● SELECTED EXCERPT:
Content starts

6 releases

0.1.5 Jul 4, 2020
0.1.4 Apr 19, 2020
0.1.1 Mar 13, 2020
0.1.0 Feb 27, 2020

#7 in #encoding-decoding

MIT/Apache

120KB
2.5K SLoC

Crates.io version Download docs.rs docs

Solidity

A Solidity encoding and decoding framework for Rust.

// Basic usage using the built in `Encode` derive macro.
// (Requires the `derive` feature.)
#[derive(Encode)]
struct ContractCallEncode<'a> {
    pub name: &'a str,
    pub number: u128,
    pub bytes10: Bytes10,
    pub bytes: Bytes<'a>,
}

// Basic usage using serde. (Requires the `serde` feature).
// Note: Serde only supports a subset of the types that Solidity supports.
// If you need to support more types you'll have to use the `Encode` derive
// macro, or use the `solid::Builder` manually.

Content ends

● INFORMATION PROVIDED:

Content starts

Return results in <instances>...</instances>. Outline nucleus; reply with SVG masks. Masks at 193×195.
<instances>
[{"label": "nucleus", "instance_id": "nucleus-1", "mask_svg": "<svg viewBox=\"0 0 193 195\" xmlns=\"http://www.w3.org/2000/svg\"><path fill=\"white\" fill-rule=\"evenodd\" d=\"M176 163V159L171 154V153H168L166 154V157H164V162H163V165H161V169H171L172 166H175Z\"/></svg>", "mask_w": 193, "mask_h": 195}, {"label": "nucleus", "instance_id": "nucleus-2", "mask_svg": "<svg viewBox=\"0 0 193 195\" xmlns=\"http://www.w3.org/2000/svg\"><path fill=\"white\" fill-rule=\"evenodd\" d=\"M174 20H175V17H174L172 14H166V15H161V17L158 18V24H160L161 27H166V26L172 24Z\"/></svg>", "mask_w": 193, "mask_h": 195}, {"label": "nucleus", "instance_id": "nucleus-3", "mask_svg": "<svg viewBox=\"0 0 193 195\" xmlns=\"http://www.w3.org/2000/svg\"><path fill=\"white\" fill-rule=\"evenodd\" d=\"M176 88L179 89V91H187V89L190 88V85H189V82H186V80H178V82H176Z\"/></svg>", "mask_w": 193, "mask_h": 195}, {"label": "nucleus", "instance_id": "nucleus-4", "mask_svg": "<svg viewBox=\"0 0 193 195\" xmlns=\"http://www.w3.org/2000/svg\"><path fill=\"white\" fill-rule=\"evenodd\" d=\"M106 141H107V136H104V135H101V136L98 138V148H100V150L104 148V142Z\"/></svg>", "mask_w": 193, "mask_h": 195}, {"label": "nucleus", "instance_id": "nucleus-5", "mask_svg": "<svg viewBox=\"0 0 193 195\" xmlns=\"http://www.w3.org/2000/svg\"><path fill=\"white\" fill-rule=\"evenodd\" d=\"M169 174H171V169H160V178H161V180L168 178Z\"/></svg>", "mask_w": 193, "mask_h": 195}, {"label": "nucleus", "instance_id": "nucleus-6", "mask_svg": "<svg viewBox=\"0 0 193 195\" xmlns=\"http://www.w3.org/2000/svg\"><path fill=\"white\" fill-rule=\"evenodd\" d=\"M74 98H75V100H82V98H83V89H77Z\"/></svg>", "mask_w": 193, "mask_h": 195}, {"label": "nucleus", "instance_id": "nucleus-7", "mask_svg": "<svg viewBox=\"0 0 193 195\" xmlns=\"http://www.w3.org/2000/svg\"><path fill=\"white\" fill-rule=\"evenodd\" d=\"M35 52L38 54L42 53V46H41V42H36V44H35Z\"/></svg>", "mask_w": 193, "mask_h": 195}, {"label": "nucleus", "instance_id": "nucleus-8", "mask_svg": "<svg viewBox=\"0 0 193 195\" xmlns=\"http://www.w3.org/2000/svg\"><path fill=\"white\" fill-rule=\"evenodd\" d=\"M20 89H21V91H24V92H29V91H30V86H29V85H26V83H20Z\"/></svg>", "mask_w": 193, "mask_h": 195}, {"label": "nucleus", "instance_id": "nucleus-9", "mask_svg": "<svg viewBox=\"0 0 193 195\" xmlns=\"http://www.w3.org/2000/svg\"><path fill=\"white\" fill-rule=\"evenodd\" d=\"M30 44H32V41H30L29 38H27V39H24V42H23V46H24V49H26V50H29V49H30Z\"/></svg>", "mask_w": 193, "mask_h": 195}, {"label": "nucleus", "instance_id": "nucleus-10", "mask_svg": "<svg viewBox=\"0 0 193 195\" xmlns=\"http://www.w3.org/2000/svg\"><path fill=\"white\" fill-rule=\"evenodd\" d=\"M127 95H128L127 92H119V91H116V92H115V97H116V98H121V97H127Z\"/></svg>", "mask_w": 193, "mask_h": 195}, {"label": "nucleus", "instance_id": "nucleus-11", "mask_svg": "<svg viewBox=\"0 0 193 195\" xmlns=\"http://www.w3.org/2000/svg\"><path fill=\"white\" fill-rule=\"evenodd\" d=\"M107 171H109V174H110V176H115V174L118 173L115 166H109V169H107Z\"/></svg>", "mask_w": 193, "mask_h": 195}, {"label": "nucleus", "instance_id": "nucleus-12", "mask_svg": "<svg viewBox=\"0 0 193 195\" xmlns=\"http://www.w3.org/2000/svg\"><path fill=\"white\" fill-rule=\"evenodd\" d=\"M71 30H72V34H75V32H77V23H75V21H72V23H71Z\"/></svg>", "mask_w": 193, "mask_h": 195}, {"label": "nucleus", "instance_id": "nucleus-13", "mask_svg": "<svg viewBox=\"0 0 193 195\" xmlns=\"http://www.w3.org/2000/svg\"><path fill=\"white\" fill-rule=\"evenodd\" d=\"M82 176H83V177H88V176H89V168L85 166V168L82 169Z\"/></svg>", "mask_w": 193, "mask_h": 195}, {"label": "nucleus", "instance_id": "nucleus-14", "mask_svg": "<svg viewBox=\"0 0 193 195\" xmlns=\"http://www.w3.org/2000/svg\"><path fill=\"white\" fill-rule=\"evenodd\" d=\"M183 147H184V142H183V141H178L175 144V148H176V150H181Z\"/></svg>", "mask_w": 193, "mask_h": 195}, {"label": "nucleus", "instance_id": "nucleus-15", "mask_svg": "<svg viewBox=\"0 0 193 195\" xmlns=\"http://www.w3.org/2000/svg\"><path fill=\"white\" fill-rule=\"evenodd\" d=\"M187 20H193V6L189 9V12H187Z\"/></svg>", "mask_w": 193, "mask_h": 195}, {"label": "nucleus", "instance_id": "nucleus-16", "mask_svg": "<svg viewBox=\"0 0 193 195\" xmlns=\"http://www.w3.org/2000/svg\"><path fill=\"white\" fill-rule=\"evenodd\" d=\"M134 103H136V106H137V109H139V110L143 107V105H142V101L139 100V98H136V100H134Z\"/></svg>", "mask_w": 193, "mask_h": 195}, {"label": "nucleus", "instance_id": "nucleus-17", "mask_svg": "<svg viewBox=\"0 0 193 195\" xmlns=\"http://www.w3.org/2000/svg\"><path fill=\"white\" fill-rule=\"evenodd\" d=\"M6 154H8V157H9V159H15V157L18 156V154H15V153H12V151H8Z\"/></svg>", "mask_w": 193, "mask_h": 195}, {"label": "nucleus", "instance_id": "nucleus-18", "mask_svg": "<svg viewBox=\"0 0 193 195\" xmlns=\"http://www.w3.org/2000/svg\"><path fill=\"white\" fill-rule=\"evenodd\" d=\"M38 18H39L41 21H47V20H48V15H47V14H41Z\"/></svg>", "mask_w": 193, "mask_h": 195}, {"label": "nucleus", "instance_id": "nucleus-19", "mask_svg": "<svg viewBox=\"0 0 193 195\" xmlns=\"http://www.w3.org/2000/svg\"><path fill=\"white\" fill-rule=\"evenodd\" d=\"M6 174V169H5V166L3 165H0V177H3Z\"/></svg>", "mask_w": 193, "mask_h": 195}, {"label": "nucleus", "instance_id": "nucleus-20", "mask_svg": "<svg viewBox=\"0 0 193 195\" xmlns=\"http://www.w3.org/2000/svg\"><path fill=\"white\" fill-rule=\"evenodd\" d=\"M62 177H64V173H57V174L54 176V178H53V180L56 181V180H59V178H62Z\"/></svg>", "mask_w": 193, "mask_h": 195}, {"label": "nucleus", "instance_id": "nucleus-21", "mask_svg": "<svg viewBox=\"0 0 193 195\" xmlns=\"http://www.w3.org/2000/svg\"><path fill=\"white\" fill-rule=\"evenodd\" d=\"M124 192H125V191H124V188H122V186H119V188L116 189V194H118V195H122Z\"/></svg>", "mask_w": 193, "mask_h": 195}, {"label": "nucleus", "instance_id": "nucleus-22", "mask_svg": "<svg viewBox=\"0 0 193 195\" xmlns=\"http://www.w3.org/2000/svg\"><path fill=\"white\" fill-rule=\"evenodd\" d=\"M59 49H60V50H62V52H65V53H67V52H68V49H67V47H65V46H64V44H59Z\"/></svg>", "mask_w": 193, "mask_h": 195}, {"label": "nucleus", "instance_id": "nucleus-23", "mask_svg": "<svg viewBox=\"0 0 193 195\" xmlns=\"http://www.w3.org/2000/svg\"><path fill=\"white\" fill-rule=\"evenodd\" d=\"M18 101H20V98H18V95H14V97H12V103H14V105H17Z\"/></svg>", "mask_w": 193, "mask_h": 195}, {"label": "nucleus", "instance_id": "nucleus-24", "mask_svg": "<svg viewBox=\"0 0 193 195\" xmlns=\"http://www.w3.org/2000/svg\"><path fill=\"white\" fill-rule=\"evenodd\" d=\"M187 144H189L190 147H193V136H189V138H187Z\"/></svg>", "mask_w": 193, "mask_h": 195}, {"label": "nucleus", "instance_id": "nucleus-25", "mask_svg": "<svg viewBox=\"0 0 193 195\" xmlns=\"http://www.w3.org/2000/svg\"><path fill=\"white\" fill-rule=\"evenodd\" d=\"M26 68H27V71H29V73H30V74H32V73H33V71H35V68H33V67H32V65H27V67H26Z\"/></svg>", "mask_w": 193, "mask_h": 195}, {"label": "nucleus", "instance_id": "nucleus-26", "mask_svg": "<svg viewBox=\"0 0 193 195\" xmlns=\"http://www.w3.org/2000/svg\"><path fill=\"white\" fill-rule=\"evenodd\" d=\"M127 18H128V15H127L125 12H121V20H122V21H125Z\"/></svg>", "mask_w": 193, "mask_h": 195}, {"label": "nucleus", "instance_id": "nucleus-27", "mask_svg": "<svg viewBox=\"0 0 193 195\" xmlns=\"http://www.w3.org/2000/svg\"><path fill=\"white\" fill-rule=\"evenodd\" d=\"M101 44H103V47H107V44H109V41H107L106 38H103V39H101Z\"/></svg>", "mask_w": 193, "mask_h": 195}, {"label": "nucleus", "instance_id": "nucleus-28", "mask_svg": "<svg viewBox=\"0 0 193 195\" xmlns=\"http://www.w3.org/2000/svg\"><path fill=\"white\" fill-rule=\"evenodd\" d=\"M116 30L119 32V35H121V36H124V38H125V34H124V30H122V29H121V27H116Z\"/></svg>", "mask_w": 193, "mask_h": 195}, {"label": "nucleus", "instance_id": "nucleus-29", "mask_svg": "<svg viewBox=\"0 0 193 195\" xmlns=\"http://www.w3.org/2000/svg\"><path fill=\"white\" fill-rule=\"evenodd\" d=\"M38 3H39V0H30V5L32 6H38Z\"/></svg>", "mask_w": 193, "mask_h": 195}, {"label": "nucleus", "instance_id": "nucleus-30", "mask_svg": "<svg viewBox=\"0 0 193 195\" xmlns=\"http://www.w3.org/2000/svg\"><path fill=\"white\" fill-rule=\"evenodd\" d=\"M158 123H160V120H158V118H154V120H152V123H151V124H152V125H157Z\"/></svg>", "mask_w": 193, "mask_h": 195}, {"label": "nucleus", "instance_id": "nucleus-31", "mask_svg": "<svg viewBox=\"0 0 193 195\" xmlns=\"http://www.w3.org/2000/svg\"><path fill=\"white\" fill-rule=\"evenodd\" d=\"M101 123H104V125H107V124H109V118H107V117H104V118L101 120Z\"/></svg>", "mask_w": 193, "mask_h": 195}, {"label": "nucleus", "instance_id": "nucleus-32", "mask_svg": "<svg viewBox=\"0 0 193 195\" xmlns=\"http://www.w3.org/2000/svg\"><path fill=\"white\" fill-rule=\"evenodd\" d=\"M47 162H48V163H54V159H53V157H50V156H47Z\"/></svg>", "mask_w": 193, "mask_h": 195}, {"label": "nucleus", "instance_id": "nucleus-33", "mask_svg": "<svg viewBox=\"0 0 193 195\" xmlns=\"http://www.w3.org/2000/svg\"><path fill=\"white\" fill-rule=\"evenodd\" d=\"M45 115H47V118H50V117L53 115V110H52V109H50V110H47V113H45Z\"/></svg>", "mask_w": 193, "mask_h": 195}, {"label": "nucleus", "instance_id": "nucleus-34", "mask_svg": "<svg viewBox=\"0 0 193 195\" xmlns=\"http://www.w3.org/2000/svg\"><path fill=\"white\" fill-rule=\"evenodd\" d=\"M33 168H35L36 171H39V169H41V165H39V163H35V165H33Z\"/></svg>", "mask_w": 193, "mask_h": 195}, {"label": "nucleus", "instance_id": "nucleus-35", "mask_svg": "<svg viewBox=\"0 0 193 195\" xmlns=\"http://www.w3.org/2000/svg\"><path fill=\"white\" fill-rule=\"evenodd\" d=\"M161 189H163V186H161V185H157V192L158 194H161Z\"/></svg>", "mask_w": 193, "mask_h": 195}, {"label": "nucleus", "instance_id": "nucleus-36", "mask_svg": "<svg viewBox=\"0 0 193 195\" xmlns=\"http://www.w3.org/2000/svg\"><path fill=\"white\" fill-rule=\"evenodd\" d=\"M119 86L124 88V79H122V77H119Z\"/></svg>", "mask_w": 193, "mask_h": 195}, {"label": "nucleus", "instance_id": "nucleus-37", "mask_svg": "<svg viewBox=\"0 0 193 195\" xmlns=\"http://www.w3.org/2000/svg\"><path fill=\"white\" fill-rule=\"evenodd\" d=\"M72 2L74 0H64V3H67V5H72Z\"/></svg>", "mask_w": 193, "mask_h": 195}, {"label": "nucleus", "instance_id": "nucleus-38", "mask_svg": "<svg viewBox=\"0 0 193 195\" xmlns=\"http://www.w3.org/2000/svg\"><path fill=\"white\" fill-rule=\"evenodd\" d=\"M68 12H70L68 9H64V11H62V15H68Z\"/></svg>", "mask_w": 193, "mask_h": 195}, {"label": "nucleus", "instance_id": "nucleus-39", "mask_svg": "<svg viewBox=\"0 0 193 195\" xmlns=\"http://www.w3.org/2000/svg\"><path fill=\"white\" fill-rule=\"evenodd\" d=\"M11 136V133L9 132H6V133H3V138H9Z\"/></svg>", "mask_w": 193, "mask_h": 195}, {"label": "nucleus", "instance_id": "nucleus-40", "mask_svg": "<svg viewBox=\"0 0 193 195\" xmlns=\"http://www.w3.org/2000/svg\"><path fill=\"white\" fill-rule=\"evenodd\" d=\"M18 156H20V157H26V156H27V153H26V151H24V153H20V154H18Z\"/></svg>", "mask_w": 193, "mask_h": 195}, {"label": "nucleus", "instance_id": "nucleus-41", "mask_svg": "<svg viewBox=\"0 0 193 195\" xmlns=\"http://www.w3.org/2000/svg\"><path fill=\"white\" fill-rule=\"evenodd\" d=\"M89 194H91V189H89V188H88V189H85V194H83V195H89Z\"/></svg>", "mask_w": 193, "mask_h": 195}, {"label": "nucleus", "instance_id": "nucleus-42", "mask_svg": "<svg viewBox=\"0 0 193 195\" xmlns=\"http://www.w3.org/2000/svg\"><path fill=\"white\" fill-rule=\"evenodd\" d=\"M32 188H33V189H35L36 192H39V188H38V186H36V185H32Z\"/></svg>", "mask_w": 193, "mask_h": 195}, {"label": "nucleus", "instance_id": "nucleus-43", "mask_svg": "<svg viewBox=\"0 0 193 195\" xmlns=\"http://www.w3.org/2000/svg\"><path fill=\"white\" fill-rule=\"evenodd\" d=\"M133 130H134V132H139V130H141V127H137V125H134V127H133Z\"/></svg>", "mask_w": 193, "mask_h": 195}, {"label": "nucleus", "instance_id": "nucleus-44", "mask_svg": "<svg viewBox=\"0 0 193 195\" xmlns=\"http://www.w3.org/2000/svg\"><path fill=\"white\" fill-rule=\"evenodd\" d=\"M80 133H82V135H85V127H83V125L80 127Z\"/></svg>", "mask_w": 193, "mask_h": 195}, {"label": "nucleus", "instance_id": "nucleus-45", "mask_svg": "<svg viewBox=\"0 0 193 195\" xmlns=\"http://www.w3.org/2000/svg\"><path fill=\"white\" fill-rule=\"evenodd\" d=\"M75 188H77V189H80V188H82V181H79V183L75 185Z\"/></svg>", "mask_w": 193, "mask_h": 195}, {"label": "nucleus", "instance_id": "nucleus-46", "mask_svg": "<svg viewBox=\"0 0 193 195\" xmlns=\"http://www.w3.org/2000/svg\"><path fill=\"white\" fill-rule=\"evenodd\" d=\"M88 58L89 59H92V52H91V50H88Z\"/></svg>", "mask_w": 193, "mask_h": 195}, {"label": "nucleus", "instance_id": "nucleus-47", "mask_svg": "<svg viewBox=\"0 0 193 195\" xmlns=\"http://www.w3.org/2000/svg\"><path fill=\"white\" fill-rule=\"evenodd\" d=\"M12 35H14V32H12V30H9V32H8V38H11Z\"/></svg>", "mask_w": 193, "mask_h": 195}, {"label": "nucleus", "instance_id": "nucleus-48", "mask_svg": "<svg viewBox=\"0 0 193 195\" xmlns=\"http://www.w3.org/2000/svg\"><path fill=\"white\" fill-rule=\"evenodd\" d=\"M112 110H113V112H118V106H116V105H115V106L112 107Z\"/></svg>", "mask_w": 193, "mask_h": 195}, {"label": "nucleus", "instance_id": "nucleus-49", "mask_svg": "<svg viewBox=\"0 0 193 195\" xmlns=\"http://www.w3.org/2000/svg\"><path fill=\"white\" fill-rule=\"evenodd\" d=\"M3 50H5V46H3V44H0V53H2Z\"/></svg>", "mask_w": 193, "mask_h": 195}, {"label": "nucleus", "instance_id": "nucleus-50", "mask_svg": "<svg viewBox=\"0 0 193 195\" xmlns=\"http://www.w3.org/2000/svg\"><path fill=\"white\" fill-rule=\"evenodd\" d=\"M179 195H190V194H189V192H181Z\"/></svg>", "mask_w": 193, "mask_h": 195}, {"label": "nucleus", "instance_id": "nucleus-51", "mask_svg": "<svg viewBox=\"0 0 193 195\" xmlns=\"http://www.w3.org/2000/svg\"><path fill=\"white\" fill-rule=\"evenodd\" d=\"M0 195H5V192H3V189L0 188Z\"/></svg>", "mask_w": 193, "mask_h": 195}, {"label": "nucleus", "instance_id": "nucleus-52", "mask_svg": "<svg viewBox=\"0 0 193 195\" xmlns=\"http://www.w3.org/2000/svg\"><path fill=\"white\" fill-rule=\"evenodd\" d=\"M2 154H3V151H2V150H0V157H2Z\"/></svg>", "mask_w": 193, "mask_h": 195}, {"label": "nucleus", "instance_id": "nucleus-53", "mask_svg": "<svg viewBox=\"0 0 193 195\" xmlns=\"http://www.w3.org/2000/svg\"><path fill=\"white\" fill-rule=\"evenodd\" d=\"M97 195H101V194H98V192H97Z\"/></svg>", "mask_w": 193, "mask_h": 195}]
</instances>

Content ends

● TASKS TO PERFORM:
1. On the Solidity crate page, which feature must be turned on to use the built-in `Encode` derive macro?
2. Set down the part of the Solidity crate page from "#[derive(Encode)]" up to and including "that Solidity supports.", word for word.
The lines have nothing to do with what you're asked here.

● RESPONSE LIST:
1. The `derive` feature.

2.
#[derive(Encode)]
struct ContractCallEncode<'a> {
    pub name: &'a str,
    pub number: u128,
    pub bytes10: Bytes10,
    pub bytes: Bytes<'a>,
}

// Basic usage using serde. (Requires the `serde` feature).
// Note: Serde only supports a subset of the types that Solidity supports.